Furthermore, anti-viral activities of bioactive phytochemicals from medicinally essential plant sources such as green tea, turmeric, gooseberry, and basil have recently been proven in various computational and in vitro investigations against SARS-CoV-2. Despite extensive experimental measures involving extraction, chemical complexity, and diversity of natural compounds, it is worth noting that the development of bioactive natural products is more desirable than particular vaccine design for this novel virus at this time. The primary goal of this study is to find the best phytochemical by conducting a literature research and generating new medications from various wild edible fruit plants, as well as determining the protein structures of various plant metabolites. The molecular docking grid box was first created by specifying the reported active sites of both the spike protein and the Mpro crystal structure using the Glide grid generating feature of the Schrödinger software [4].

Glide molecular docking was done in two steps: Standard Precision (SP) docking, which entails screening ligands that can bind to proteins, and Extreme Precision (XP) docking, which involves using a stringent scoring system to exclude false-positive hits. In prior research, we had success with the docking approach utilising the GLIDE module. The docking score of bioactive phytochemicals from various medicinal plants against SARS-CoV-2 protein targets was used to rate them [5].

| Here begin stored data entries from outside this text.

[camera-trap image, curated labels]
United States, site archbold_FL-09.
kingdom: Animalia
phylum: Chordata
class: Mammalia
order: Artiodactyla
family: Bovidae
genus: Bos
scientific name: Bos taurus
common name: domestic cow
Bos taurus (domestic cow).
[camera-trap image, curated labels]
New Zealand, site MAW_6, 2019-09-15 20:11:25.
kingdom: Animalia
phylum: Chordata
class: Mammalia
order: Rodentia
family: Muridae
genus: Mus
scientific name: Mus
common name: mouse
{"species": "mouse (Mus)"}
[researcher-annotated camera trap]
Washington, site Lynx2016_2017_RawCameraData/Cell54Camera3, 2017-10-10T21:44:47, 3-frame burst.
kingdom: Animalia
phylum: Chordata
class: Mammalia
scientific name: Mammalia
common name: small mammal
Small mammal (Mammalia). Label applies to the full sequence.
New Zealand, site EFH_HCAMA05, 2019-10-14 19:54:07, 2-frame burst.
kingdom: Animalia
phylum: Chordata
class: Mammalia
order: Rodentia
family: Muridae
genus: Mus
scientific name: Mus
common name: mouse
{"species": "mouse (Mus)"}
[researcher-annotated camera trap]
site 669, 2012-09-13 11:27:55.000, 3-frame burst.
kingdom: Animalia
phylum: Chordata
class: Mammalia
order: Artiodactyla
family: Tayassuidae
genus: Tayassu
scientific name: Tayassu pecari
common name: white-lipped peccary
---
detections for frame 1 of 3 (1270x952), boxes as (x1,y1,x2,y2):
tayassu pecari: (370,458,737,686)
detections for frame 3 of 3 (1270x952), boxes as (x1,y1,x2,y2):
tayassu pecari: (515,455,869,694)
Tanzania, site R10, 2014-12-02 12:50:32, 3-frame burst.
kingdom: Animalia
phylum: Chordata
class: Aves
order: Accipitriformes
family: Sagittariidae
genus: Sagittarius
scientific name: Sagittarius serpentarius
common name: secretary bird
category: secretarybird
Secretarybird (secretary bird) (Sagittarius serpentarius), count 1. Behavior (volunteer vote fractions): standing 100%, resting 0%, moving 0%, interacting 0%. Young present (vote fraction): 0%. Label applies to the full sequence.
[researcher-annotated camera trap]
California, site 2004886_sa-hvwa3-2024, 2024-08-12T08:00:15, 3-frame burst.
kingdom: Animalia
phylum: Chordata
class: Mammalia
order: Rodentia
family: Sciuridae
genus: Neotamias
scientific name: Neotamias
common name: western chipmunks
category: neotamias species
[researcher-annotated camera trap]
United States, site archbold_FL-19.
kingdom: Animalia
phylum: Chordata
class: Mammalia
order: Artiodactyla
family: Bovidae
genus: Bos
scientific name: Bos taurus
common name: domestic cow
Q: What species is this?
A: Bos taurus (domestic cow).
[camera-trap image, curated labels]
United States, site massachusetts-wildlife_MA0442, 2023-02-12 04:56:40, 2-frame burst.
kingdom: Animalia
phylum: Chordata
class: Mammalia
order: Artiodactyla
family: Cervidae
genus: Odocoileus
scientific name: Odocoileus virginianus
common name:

The interaction between the viral spike protein and the ACE2 host cell receptor, which allows SARS-CoV-2 to enter the human host epithelial cell, has been widely researched. The spike protein of SARS-CoV-2 has been found to be ten times more powerful than SARS-CoV. In the current context, spike protein is a prime druggable target for blocking SARS-CoV-2 viral entrance into the host cell. Many investigations are being conducted in order to find appropriate inhibitors that target the SARS-CoV-2 spike protein.

Conclusion

Traditional medicinal herbs have been revealed to contain phytochemicals that could be used to produce newer, safer treatments. To find chemicals that could be employed in the creation of new drugs and as inhibitors of therapeutically significant enzymes. Using structure-based phytochemical modelling approaches, the current research will be used to find the optimal phytochemical molecule for blocking two critical SARS-CoV-2 functional druggable targets. The binding affinity of important constituent’s phyllaemblicin C, phyllaemblicin B, procyanidin B1 and cinnamtannin B1 compounds from diverse medicinal plants was shown by molecular docking and MD simulations of one minute intervals of these complexes.